What is asked. Reproduce the material below with each instance of "frozen grass blade" swapped for "icy grass blade" and nothing else altered.

Supplied data.

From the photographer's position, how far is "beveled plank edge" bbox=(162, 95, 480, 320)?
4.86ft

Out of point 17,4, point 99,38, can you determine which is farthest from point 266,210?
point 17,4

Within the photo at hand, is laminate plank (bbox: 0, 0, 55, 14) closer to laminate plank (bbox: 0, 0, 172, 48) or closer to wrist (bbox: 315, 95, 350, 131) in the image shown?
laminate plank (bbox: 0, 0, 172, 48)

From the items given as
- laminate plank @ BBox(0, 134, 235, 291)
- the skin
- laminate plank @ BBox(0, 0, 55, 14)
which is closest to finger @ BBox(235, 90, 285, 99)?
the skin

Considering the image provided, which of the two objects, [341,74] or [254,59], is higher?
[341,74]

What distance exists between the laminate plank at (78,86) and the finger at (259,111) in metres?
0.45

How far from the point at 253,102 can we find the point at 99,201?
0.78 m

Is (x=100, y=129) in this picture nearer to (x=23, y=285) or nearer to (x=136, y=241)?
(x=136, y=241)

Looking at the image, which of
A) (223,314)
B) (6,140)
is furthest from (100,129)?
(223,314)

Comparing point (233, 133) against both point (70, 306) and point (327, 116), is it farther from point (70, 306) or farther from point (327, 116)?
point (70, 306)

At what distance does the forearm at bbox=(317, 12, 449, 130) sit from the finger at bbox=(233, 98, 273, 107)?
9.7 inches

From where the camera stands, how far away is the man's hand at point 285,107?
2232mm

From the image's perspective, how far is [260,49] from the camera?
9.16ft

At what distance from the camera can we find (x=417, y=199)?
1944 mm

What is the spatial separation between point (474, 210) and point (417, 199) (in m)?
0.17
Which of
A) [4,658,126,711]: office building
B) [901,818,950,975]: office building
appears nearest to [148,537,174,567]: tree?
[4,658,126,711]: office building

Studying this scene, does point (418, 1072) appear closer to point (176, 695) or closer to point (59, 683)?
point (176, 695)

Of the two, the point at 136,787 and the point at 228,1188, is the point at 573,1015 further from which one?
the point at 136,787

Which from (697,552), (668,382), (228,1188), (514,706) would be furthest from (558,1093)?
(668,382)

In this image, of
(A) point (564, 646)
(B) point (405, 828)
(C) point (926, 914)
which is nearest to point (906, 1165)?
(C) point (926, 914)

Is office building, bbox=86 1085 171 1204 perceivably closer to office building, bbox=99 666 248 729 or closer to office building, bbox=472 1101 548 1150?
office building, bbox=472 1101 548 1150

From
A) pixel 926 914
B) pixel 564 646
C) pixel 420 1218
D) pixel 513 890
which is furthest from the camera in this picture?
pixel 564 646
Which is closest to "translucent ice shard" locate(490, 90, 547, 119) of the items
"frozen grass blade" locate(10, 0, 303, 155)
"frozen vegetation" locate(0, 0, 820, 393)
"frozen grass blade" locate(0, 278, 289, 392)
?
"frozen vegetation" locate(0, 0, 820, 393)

Correct result.
From the photographer's position, how far is "beveled plank edge" bbox=(162, 95, 480, 320)?
4.86ft

Out of point 17,4, point 99,38, can you determine which is farthest from point 266,210?
point 17,4

Within the photo at hand, is laminate plank (bbox: 0, 0, 55, 14) closer to laminate plank (bbox: 0, 0, 172, 48) or closer to wrist (bbox: 315, 95, 350, 131) in the image shown?
laminate plank (bbox: 0, 0, 172, 48)

From the items given as
- laminate plank @ BBox(0, 134, 235, 291)
- the skin
- laminate plank @ BBox(0, 0, 55, 14)
which is closest to finger @ BBox(235, 90, 285, 99)?
the skin

Considering the image provided, which of the two objects, [341,74] or [254,59], is higher?
[341,74]

What distance exists between the laminate plank at (78,86) and the finger at (259,111) in metres?
0.45

How far from the point at 253,102 can we find the point at 99,201?
0.78 m

Is (x=100, y=129) in this picture nearer to (x=23, y=285) or nearer to (x=136, y=241)?
(x=136, y=241)

Looking at the image, which of
A) (223,314)
B) (6,140)
is furthest from (100,129)?
(223,314)

Comparing point (233, 133) against both point (70, 306) and point (327, 116), is it farther from point (70, 306) or farther from point (327, 116)?
point (70, 306)

At what distance does the forearm at bbox=(317, 12, 449, 130) sit from the finger at bbox=(233, 98, 273, 107)?
9.7 inches

From where the camera stands, how far away is the man's hand at point 285,107?
2232mm

From the image's perspective, how far is [260,49] from the camera?
9.16ft

At what distance from the camera can we find (x=417, y=199)?
1944 mm

What is the spatial separation between point (474, 210) and point (417, 199) (in m)?
0.17
Which of
A) [4,658,126,711]: office building
B) [901,818,950,975]: office building
appears nearest to [148,537,174,567]: tree?
[4,658,126,711]: office building

Studying this scene, does point (418, 1072) appear closer to point (176, 695) or closer to point (59, 683)?
point (176, 695)

Of the two, the point at 136,787 and the point at 228,1188, is the point at 573,1015 further from which one?
the point at 136,787

Which from (697,552), (668,382), (228,1188), (514,706) would be furthest from (558,1093)?
(668,382)

In this image, of
(A) point (564, 646)
(B) point (405, 828)
(C) point (926, 914)
which is nearest to point (906, 1165)?
(C) point (926, 914)

Is office building, bbox=86 1085 171 1204 perceivably closer to office building, bbox=99 666 248 729 or closer to office building, bbox=472 1101 548 1150?
office building, bbox=472 1101 548 1150

From
A) pixel 926 914
B) pixel 564 646
C) pixel 420 1218
D) pixel 513 890
which is furthest from the camera in this picture?
pixel 564 646
Which is closest to "translucent ice shard" locate(490, 90, 547, 119) of the items
"icy grass blade" locate(10, 0, 303, 155)
"frozen vegetation" locate(0, 0, 820, 393)
"icy grass blade" locate(0, 278, 289, 392)
?
"frozen vegetation" locate(0, 0, 820, 393)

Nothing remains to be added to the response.